___ Record extracts

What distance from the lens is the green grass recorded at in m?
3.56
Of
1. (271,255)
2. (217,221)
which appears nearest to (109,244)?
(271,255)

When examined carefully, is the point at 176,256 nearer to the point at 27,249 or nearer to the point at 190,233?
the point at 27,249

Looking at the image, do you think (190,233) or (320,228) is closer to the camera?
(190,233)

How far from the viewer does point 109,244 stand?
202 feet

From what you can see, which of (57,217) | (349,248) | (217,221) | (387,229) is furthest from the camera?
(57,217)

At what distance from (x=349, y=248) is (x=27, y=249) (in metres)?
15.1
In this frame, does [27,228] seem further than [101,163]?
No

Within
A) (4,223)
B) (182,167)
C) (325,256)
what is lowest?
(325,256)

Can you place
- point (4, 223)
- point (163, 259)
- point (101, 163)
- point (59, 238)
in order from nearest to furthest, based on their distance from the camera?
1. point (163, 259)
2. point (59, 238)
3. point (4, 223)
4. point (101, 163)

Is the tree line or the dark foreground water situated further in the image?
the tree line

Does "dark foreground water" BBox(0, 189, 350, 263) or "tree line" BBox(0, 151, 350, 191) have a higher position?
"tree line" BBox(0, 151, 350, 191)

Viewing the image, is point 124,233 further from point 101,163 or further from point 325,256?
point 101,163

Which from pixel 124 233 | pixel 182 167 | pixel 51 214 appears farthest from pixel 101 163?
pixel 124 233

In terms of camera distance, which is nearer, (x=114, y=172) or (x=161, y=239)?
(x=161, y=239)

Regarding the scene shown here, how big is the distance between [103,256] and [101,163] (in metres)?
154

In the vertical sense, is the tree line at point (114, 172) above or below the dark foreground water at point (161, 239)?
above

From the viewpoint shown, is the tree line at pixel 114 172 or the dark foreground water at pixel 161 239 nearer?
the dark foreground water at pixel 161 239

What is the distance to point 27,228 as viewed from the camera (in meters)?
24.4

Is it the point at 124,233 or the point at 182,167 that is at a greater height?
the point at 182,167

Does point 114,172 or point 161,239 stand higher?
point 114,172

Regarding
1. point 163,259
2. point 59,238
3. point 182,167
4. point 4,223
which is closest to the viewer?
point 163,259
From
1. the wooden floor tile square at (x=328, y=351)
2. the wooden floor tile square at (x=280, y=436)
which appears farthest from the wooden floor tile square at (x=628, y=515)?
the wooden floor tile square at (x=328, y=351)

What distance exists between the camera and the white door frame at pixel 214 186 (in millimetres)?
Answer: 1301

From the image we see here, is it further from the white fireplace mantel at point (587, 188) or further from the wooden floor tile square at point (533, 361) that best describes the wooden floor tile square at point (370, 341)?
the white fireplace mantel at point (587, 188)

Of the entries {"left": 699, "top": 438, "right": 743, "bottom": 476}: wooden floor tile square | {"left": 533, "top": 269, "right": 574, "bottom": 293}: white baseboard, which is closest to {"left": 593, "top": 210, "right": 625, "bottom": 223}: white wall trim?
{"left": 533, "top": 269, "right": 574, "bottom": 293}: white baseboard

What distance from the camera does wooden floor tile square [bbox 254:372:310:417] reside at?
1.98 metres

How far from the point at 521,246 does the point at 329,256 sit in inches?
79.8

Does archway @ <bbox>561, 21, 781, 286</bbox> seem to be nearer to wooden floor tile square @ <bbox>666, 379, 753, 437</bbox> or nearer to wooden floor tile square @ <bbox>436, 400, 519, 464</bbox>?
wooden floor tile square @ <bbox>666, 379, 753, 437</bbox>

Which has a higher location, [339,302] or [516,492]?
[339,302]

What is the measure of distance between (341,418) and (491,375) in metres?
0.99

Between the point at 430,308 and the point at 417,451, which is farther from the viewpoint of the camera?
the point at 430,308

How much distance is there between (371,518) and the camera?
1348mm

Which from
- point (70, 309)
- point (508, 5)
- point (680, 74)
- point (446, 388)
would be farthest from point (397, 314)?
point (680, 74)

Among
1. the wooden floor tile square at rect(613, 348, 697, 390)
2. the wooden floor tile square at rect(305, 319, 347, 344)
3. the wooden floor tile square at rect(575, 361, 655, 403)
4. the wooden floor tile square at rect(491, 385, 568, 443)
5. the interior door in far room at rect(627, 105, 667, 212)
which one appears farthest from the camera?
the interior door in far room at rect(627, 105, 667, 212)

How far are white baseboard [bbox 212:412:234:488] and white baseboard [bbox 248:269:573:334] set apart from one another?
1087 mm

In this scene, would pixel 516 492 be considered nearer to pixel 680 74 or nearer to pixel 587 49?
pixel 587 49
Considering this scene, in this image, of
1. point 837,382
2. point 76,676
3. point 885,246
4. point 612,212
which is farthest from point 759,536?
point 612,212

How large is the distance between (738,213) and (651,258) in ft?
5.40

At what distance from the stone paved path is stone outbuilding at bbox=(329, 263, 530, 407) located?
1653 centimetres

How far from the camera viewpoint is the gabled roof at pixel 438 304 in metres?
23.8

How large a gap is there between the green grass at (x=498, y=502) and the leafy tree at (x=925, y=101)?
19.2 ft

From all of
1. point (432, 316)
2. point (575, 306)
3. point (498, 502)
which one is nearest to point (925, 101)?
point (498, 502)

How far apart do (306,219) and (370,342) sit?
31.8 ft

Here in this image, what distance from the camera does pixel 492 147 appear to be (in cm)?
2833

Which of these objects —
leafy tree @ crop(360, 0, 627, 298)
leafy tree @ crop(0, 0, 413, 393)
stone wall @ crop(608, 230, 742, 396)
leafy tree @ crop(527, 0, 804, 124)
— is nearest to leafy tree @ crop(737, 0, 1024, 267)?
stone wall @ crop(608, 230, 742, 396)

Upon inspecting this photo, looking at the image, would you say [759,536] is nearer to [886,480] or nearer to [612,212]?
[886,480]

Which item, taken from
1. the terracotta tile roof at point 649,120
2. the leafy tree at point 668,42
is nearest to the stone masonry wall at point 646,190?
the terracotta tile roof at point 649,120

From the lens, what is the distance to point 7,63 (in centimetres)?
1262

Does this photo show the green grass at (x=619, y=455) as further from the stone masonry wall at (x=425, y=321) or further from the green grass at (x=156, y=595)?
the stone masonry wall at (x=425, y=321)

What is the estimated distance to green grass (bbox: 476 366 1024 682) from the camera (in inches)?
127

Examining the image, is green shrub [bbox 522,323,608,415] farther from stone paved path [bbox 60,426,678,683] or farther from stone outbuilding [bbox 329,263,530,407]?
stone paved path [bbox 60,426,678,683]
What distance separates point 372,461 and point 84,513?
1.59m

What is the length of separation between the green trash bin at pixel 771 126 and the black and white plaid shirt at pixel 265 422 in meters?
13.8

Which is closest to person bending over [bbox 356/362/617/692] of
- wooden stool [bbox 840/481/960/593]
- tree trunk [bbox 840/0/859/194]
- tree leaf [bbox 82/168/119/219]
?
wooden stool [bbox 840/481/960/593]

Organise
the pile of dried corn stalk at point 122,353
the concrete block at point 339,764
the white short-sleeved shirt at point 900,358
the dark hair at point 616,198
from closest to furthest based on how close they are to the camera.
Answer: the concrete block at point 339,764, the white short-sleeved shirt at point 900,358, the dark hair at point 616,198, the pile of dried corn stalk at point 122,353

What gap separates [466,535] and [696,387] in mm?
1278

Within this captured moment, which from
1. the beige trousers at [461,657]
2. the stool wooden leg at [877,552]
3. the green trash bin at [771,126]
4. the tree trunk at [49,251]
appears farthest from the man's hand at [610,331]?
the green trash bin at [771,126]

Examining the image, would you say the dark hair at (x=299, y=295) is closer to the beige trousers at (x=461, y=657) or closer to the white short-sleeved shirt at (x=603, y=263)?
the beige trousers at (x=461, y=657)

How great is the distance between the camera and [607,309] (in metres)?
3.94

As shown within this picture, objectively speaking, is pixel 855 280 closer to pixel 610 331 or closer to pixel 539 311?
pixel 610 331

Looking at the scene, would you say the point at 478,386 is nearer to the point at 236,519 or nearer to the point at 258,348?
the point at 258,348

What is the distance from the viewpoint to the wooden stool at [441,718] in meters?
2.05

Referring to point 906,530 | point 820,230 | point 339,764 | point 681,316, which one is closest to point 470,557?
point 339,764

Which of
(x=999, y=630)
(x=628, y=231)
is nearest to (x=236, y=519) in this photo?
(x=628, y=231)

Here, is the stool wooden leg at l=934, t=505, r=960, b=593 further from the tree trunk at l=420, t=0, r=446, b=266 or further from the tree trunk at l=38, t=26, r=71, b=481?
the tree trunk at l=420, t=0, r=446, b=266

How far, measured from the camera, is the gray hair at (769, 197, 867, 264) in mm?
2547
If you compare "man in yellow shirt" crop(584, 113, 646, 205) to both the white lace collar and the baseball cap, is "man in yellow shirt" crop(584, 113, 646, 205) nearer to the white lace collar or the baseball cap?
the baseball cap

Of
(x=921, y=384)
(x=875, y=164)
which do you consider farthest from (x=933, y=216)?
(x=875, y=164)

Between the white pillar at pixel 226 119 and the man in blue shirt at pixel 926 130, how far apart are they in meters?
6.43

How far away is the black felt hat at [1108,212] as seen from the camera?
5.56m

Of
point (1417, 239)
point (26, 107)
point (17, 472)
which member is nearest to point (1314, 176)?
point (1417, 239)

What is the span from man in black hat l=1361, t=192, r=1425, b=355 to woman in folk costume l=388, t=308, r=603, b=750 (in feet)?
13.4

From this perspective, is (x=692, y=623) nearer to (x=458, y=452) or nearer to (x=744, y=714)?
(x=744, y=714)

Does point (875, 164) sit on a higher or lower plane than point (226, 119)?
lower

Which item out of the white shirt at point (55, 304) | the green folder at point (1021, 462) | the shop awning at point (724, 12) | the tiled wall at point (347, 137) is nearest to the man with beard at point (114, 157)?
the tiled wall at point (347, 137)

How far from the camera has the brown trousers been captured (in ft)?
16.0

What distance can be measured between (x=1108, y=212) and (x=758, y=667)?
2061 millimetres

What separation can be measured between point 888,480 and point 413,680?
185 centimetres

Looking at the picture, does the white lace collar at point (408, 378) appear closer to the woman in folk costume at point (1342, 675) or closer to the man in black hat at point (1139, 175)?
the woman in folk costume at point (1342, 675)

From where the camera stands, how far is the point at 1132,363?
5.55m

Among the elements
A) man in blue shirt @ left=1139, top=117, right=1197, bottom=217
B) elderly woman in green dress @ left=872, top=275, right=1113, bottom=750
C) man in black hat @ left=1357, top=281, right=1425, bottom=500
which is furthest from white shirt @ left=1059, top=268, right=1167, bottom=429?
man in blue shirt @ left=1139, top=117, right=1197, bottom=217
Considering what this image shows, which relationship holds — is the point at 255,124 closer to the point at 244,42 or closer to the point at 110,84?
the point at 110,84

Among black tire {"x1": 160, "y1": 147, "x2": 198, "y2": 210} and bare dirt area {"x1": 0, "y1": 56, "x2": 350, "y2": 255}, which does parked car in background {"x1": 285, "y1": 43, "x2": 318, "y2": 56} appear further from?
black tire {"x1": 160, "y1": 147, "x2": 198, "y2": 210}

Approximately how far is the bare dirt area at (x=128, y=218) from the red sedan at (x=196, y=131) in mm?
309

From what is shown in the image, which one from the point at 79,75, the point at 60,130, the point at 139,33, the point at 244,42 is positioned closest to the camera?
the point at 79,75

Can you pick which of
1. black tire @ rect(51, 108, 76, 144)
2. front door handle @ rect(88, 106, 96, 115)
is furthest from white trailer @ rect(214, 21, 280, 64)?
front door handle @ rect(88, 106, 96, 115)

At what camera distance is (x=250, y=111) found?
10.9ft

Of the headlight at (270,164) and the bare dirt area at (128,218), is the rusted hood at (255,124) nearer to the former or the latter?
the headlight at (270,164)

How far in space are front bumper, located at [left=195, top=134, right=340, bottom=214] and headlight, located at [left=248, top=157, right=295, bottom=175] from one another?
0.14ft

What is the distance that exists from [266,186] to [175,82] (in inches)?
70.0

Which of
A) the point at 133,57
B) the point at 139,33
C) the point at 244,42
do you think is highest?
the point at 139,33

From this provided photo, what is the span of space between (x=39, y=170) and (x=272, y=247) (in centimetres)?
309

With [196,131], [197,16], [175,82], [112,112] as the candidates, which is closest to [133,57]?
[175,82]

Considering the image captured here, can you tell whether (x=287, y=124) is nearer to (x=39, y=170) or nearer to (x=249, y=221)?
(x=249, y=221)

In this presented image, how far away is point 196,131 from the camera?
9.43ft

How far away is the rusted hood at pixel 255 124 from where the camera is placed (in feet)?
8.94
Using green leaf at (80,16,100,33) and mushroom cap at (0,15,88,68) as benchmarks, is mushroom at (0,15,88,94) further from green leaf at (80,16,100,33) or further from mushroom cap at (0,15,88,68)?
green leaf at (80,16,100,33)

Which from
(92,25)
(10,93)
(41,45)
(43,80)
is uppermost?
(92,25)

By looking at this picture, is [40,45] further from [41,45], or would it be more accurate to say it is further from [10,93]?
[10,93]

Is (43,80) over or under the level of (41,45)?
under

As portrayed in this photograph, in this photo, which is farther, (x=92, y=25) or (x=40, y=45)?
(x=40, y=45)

______

Problem details ▸ Render the portion of the data from the line containing "By looking at" through the end of the data as a Markdown table with the columns Row and Text. Number each line, and omit blank lines.

Exercise answer ▸
| Row | Text |
|---|---|
| 1 | By looking at this picture, is [40,45] further from [41,45], or would it be more accurate to say it is further from [10,93]? |
| 2 | [10,93] |
| 3 | Is (43,80) over or under the level of (41,45)? |
| 4 | under |
| 5 | As portrayed in this photograph, in this photo, which is farther, (x=92, y=25) or (x=40, y=45)? |
| 6 | (x=40, y=45) |